(Righe di ragionamento basato su scene)

+++

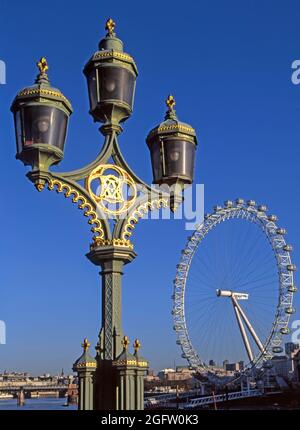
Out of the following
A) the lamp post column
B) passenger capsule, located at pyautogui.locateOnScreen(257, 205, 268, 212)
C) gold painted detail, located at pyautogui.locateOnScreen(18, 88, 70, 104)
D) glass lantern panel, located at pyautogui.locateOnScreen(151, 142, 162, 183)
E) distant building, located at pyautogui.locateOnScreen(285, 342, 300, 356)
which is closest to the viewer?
the lamp post column

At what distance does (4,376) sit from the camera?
5610 inches

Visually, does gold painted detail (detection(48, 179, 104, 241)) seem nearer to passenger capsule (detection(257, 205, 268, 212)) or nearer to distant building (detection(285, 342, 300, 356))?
passenger capsule (detection(257, 205, 268, 212))

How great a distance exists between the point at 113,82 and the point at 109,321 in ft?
7.72

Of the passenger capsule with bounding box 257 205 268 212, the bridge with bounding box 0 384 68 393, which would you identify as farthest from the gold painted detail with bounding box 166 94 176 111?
the bridge with bounding box 0 384 68 393

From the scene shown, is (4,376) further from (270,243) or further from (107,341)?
(107,341)

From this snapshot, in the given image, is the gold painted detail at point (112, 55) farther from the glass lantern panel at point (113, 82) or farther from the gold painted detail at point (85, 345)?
the gold painted detail at point (85, 345)

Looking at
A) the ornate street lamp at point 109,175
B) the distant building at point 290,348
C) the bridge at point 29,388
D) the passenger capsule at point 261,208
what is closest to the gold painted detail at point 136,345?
the ornate street lamp at point 109,175

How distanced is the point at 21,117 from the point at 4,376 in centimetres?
14402

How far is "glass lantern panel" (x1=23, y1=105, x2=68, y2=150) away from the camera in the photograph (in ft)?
20.0

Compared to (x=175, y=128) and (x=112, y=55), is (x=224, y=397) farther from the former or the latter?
(x=112, y=55)

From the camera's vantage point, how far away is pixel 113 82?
6.61 metres

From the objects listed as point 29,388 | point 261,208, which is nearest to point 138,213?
point 261,208
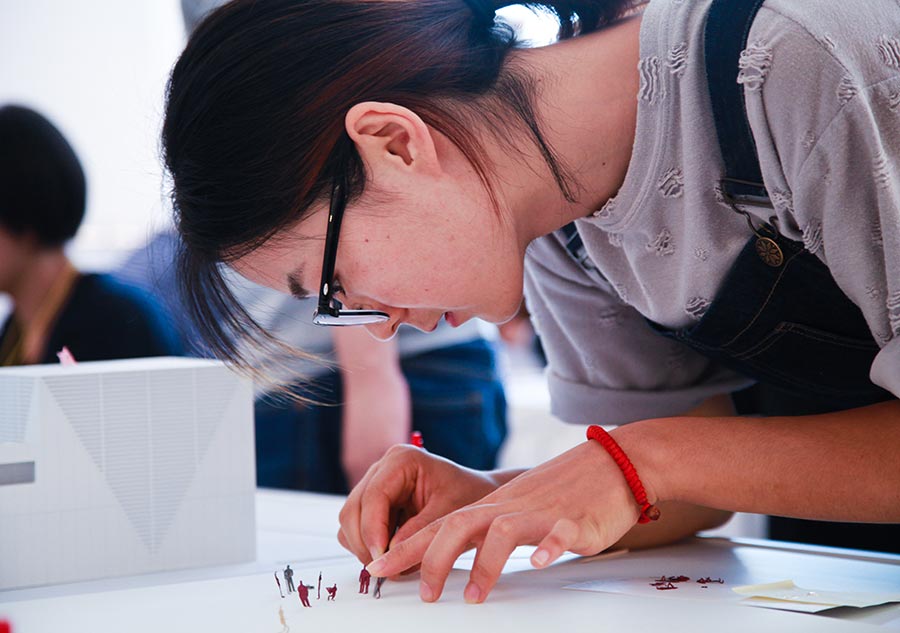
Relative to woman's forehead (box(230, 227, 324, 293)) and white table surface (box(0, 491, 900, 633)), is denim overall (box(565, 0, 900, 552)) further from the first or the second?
woman's forehead (box(230, 227, 324, 293))

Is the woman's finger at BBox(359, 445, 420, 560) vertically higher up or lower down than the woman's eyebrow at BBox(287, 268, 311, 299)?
lower down

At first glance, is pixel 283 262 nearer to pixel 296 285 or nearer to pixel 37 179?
pixel 296 285

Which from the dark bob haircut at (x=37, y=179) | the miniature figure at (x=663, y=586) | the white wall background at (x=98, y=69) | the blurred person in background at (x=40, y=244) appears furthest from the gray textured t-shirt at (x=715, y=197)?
the white wall background at (x=98, y=69)

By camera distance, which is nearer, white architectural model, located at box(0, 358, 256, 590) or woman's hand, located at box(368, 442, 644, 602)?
woman's hand, located at box(368, 442, 644, 602)

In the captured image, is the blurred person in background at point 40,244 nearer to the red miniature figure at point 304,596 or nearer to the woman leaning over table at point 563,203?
the woman leaning over table at point 563,203

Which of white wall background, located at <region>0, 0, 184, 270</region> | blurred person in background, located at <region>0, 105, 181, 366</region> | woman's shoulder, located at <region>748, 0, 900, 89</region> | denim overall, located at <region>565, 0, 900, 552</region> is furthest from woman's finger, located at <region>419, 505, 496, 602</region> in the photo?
white wall background, located at <region>0, 0, 184, 270</region>

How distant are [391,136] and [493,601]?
38 cm

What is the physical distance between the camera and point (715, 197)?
92 centimetres

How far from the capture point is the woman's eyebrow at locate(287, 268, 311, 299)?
0.94m

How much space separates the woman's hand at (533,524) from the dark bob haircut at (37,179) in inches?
53.7

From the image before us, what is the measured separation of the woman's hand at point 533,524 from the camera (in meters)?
0.82

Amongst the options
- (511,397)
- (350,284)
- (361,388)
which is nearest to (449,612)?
(350,284)

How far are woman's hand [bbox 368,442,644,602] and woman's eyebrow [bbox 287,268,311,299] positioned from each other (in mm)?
240

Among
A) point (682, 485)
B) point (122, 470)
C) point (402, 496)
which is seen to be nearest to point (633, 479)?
point (682, 485)
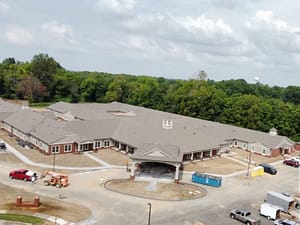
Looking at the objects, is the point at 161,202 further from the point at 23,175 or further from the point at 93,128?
the point at 93,128

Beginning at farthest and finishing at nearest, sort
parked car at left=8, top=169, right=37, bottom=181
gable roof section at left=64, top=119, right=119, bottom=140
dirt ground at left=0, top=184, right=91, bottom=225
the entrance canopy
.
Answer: gable roof section at left=64, top=119, right=119, bottom=140, the entrance canopy, parked car at left=8, top=169, right=37, bottom=181, dirt ground at left=0, top=184, right=91, bottom=225

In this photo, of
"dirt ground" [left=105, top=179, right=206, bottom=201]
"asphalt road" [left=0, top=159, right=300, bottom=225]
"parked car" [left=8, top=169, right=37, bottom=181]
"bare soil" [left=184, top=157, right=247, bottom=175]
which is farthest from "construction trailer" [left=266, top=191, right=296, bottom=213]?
"parked car" [left=8, top=169, right=37, bottom=181]

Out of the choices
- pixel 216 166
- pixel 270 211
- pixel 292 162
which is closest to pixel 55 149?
pixel 216 166

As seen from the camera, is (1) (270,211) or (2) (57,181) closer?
(1) (270,211)

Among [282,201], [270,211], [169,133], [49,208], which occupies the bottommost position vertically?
[49,208]

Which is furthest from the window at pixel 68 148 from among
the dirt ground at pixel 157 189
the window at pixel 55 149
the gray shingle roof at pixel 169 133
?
the dirt ground at pixel 157 189

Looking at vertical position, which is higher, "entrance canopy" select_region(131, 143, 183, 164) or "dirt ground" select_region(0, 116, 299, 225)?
"entrance canopy" select_region(131, 143, 183, 164)

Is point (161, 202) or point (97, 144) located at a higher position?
point (97, 144)

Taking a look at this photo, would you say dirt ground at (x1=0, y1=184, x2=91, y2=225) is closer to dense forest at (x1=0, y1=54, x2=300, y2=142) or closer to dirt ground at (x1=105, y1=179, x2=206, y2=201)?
dirt ground at (x1=105, y1=179, x2=206, y2=201)

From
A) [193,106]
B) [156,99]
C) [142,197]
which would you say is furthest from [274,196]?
[156,99]
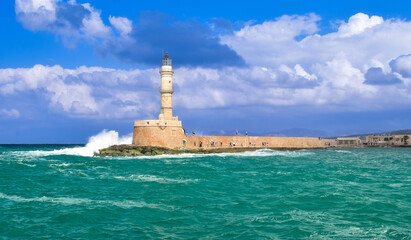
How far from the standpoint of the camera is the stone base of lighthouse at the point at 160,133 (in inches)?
1973

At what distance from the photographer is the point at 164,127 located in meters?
50.2

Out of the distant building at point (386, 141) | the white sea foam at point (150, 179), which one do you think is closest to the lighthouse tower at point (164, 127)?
the white sea foam at point (150, 179)

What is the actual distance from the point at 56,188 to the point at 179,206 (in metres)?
8.00

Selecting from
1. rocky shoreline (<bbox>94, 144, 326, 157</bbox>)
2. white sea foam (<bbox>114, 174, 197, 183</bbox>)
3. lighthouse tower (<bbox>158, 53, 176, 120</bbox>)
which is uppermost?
lighthouse tower (<bbox>158, 53, 176, 120</bbox>)

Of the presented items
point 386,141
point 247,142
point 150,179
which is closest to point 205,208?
point 150,179

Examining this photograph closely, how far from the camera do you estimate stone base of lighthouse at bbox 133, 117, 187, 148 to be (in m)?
50.1

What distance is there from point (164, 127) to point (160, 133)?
92cm

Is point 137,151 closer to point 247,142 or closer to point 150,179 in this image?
point 247,142

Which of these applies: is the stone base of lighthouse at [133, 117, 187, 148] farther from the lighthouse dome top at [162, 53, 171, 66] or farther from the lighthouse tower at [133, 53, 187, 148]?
the lighthouse dome top at [162, 53, 171, 66]

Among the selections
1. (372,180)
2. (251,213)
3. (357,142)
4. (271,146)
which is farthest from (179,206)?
(357,142)

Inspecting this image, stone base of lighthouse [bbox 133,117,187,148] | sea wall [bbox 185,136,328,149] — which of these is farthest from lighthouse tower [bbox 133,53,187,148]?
sea wall [bbox 185,136,328,149]

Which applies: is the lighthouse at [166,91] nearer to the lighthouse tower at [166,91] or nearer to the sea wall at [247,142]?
the lighthouse tower at [166,91]

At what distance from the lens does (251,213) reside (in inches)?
537

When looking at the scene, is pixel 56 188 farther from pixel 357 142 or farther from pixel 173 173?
pixel 357 142
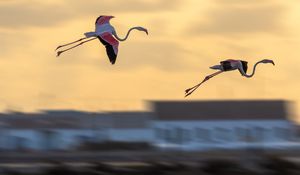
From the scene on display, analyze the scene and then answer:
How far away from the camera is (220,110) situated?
105 m

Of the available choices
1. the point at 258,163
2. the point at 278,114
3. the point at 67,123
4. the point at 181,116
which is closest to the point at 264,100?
the point at 278,114

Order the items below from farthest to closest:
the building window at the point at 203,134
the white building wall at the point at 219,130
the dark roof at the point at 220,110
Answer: the dark roof at the point at 220,110
the building window at the point at 203,134
the white building wall at the point at 219,130

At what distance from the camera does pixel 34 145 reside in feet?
342

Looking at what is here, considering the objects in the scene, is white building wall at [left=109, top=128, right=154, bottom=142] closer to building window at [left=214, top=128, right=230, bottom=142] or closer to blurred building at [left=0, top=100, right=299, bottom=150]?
blurred building at [left=0, top=100, right=299, bottom=150]

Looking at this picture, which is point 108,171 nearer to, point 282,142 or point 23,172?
point 23,172

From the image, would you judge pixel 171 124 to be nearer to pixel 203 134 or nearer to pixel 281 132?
pixel 203 134

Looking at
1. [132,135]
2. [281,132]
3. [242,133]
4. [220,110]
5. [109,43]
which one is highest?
[220,110]

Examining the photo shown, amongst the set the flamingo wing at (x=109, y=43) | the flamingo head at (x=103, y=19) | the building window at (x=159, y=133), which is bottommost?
the flamingo wing at (x=109, y=43)

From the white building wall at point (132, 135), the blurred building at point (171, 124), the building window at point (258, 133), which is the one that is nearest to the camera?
the building window at point (258, 133)

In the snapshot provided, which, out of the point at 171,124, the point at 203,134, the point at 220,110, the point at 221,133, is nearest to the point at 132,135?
the point at 171,124

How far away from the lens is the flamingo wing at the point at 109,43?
22.6 meters

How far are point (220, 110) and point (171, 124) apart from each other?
17.0 feet

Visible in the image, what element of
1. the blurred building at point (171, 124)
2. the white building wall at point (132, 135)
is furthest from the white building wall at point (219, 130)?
the white building wall at point (132, 135)

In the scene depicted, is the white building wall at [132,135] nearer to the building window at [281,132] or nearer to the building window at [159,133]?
the building window at [159,133]
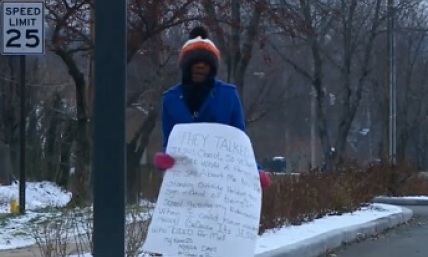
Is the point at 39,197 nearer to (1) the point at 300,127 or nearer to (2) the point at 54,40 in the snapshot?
(2) the point at 54,40

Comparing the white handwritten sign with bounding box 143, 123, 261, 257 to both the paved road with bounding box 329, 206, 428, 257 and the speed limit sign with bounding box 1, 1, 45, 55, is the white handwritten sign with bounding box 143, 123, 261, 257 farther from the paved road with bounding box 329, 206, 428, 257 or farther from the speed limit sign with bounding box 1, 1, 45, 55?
the speed limit sign with bounding box 1, 1, 45, 55

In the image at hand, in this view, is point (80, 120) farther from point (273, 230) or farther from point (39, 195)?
point (273, 230)

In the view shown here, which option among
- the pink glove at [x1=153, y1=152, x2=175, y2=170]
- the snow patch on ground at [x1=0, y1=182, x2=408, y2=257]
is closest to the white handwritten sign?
the pink glove at [x1=153, y1=152, x2=175, y2=170]

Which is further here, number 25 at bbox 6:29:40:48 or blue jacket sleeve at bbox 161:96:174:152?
number 25 at bbox 6:29:40:48

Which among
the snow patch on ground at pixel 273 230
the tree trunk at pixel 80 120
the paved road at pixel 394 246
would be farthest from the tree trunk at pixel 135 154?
the paved road at pixel 394 246

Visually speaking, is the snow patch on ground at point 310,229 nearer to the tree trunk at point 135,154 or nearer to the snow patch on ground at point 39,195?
the tree trunk at point 135,154

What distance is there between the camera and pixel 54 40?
1803 centimetres

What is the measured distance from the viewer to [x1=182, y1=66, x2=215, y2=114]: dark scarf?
6.35 meters

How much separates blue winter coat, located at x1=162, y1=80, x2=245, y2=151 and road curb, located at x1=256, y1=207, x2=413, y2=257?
4.49m

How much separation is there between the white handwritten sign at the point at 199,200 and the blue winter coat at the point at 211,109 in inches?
5.7

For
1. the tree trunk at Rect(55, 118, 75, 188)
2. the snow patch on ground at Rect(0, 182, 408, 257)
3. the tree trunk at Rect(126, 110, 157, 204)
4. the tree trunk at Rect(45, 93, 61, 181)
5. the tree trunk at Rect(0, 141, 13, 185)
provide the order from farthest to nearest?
the tree trunk at Rect(45, 93, 61, 181) → the tree trunk at Rect(0, 141, 13, 185) → the tree trunk at Rect(55, 118, 75, 188) → the tree trunk at Rect(126, 110, 157, 204) → the snow patch on ground at Rect(0, 182, 408, 257)

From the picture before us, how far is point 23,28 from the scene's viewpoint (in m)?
15.1

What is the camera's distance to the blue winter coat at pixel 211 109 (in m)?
6.32

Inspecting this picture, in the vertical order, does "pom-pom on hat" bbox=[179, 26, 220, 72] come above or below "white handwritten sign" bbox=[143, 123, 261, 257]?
above
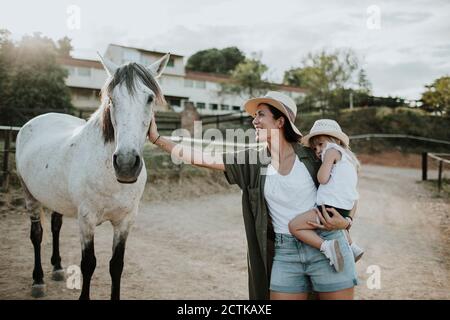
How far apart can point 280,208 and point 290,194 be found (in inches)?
4.4

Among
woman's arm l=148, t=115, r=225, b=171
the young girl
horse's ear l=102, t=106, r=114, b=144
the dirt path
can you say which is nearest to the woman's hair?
the young girl

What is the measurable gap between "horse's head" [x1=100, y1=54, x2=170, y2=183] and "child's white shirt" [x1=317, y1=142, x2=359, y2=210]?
1143mm

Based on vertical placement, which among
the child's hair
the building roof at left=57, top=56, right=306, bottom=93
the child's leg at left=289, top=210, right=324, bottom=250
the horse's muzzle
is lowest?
the child's leg at left=289, top=210, right=324, bottom=250

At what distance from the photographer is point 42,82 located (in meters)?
14.0

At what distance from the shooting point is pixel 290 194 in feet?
7.36

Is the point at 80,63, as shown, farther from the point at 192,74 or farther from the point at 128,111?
the point at 128,111

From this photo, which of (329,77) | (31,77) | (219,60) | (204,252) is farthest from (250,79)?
(204,252)

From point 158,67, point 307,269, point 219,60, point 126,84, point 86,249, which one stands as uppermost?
point 219,60

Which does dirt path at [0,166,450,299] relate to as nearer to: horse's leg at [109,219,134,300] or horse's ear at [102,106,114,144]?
horse's leg at [109,219,134,300]

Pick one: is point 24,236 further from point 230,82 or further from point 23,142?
point 230,82

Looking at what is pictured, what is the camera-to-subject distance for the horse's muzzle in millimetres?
2234

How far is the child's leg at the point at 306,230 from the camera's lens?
6.88 ft

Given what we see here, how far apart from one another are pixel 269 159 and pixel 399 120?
19907mm
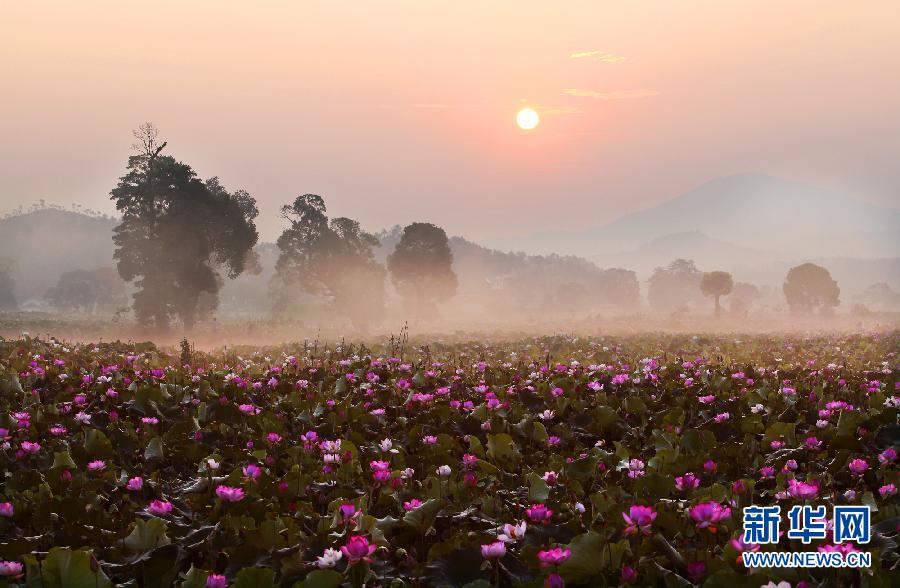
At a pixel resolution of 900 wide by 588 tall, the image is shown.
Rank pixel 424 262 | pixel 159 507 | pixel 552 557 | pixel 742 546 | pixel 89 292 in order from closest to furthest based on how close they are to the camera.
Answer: pixel 552 557, pixel 742 546, pixel 159 507, pixel 424 262, pixel 89 292

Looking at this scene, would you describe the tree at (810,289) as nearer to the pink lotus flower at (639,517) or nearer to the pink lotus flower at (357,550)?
the pink lotus flower at (639,517)

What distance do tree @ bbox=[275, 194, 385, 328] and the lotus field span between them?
48.8 metres

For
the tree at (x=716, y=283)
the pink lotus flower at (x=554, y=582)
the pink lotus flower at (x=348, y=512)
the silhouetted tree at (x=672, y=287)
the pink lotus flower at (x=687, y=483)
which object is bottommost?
the pink lotus flower at (x=554, y=582)

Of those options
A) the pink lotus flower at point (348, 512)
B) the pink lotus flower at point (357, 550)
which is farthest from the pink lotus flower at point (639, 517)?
the pink lotus flower at point (348, 512)

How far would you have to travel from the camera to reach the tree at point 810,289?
8717 cm

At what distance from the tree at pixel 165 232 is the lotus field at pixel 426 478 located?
35.4m

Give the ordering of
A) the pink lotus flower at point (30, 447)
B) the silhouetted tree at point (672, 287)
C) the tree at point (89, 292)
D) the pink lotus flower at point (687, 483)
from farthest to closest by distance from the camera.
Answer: the silhouetted tree at point (672, 287) < the tree at point (89, 292) < the pink lotus flower at point (30, 447) < the pink lotus flower at point (687, 483)

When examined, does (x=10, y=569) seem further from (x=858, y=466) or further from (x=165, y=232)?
(x=165, y=232)

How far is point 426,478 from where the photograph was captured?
18.0 feet

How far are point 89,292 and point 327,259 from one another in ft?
355

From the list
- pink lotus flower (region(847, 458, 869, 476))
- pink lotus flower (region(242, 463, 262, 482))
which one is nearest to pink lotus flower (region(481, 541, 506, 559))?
pink lotus flower (region(242, 463, 262, 482))

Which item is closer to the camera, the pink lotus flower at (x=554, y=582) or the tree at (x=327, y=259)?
the pink lotus flower at (x=554, y=582)

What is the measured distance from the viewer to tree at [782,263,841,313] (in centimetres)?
8717

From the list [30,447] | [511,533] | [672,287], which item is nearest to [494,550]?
[511,533]
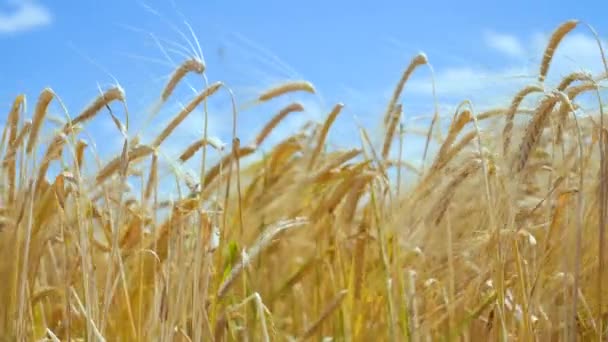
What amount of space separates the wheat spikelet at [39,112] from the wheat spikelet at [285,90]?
1.62 ft

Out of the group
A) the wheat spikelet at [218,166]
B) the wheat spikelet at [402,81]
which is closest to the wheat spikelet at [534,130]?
the wheat spikelet at [402,81]

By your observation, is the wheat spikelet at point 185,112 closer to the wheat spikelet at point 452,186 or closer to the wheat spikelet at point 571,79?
the wheat spikelet at point 452,186

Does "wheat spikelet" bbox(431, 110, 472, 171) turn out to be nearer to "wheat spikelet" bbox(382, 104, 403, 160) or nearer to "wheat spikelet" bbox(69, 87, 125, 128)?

+++

#### [IL SUO COMPITO]
Riporti identiche le righe che vanno da quella contenente "Which does dirt" giù fino a quella contenente "Answer: pixel 552", entrambe incluse. Escluda dalla risposta le immagini.

#### [RISPOSTA CORRETTA]
Which does dirt path at [0,166,450,299] relate to as nearer to: horse's leg at [109,219,134,300] or horse's ear at [102,106,114,144]?
horse's leg at [109,219,134,300]

Pick one: is point 24,236 further from point 230,82 or further from point 23,142?
point 230,82

Looking at what is pictured, what is the camera-to-subject distance for the horse's muzzle in millimetres?
2234

How far is the child's leg at the point at 306,230 from the camera's lens?
6.88 ft

Given what we see here, how far apart from one another are pixel 269 159 and pixel 399 120?
19907mm
At a pixel resolution of 900 wide by 588 tall, the image is shown.
Rank pixel 424 262 | pixel 159 507 | pixel 552 557 | pixel 742 546 | pixel 89 292 in order from closest to furthest based on how close they are to the camera.
Answer: pixel 552 557, pixel 742 546, pixel 159 507, pixel 424 262, pixel 89 292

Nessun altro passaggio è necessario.